**What needs to be done:** Lines to be reproduced exactly: the one that holds "scientific name: Connochaetes taurinus" and all those after it through the end of the data. Include no others.

**Material for this task:**
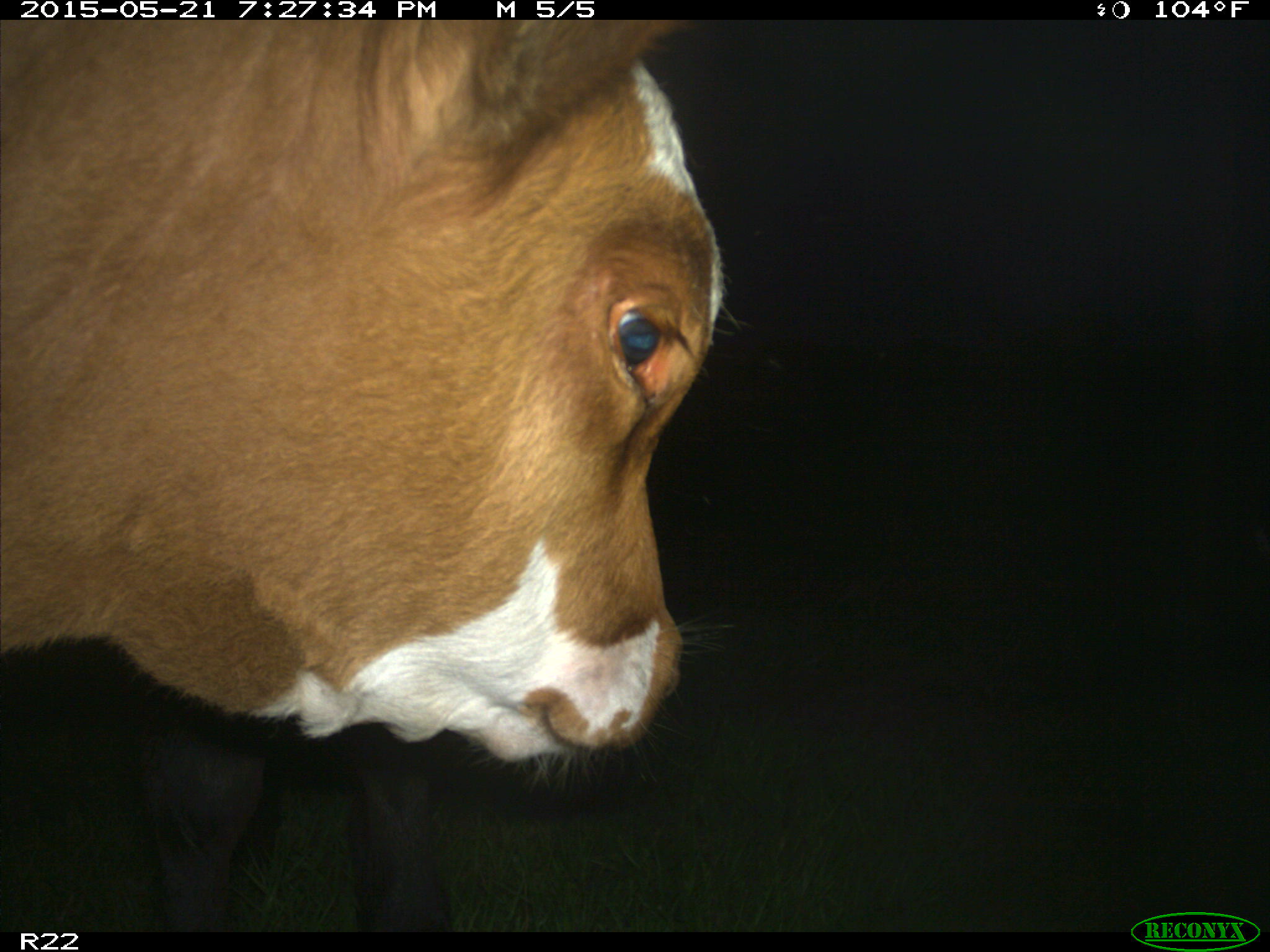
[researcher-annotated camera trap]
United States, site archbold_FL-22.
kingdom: Animalia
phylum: Chordata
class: Mammalia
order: Artiodactyla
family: Bovidae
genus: Bos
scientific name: Bos taurus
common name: domestic cow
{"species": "Bos taurus (domestic cow)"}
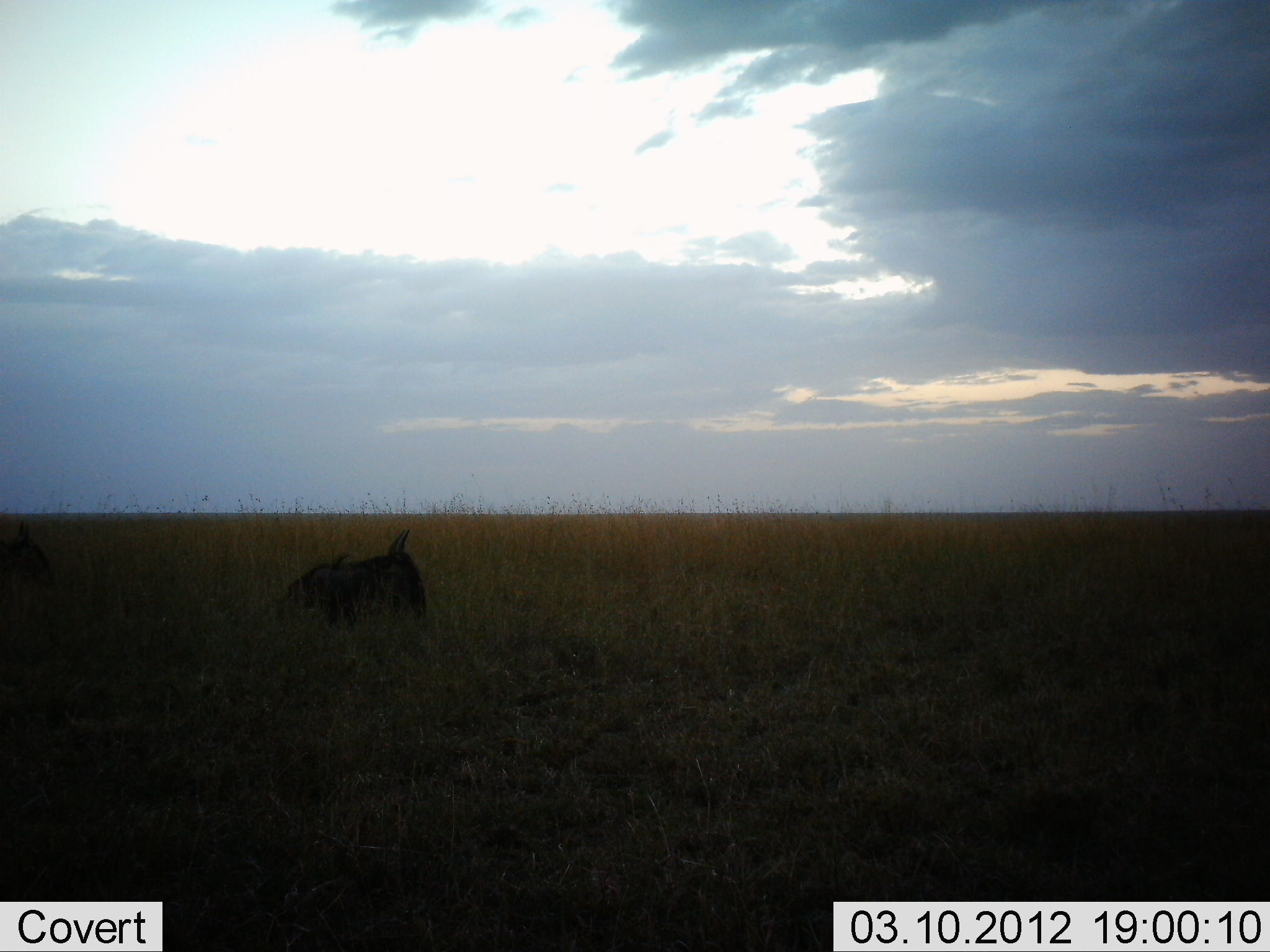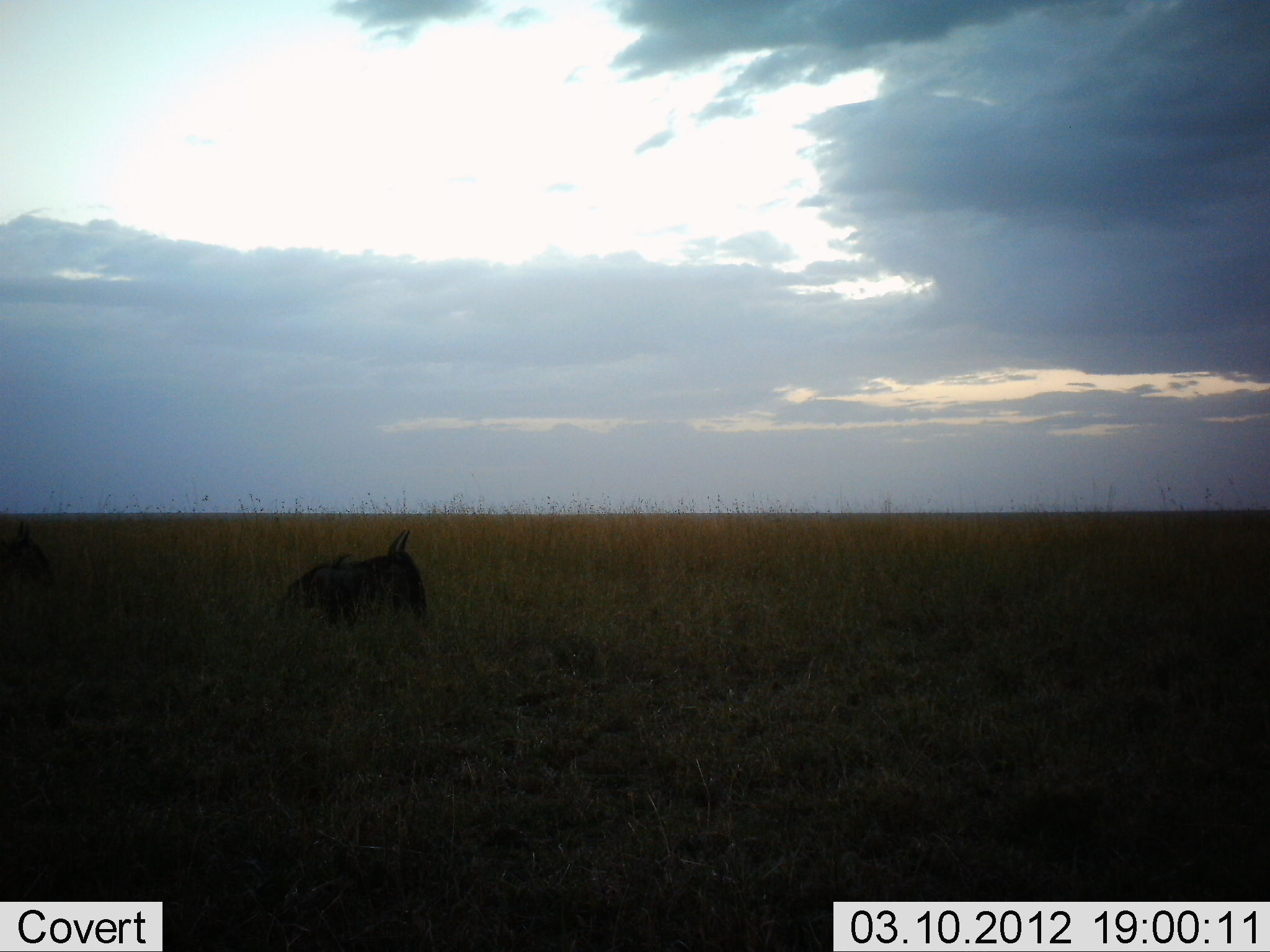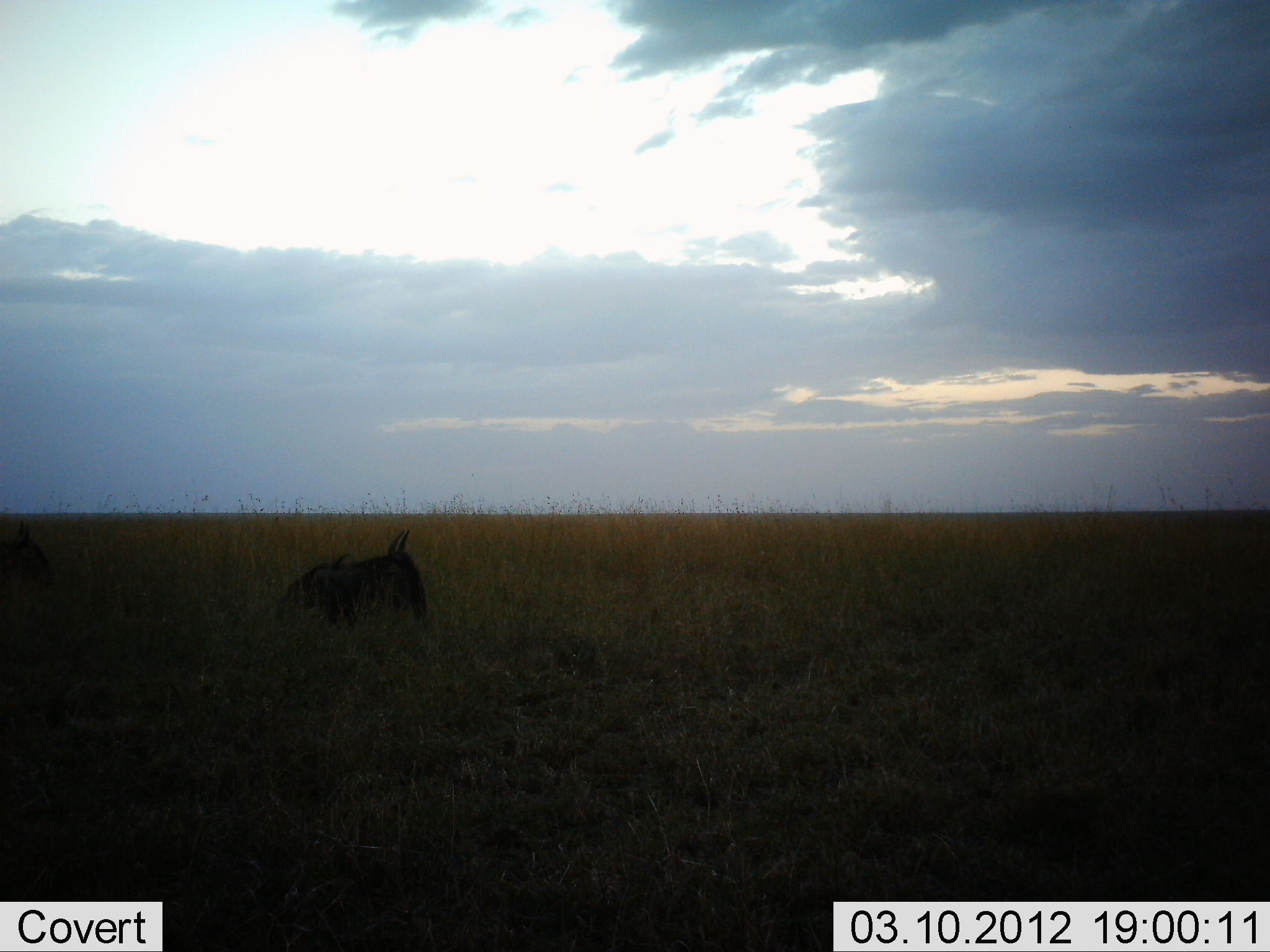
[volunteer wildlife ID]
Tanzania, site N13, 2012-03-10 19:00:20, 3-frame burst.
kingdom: Animalia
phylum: Chordata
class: Mammalia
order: Artiodactyla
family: Bovidae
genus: Connochaetes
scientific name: Connochaetes taurinus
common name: blue wildebeest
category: wildebeest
Wildebeest (blue wildebeest) (Connochaetes taurinus), count 1. Behavior (volunteer vote fractions): standing 0%, resting 100%, moving 0%, interacting 0%. Young present (vote fraction): 0%. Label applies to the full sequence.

**Task output:**
scientific name: Connochaetes taurinus
common name: blue wildebeest
category: wildebeest
Wildebeest (blue wildebeest) (Connochaetes taurinus), count 1. Behavior (volunteer vote fractions): standing 0%, resting 100%, moving 0%, interacting 0%. Young present (vote fraction): 0%. Label applies to the full sequence.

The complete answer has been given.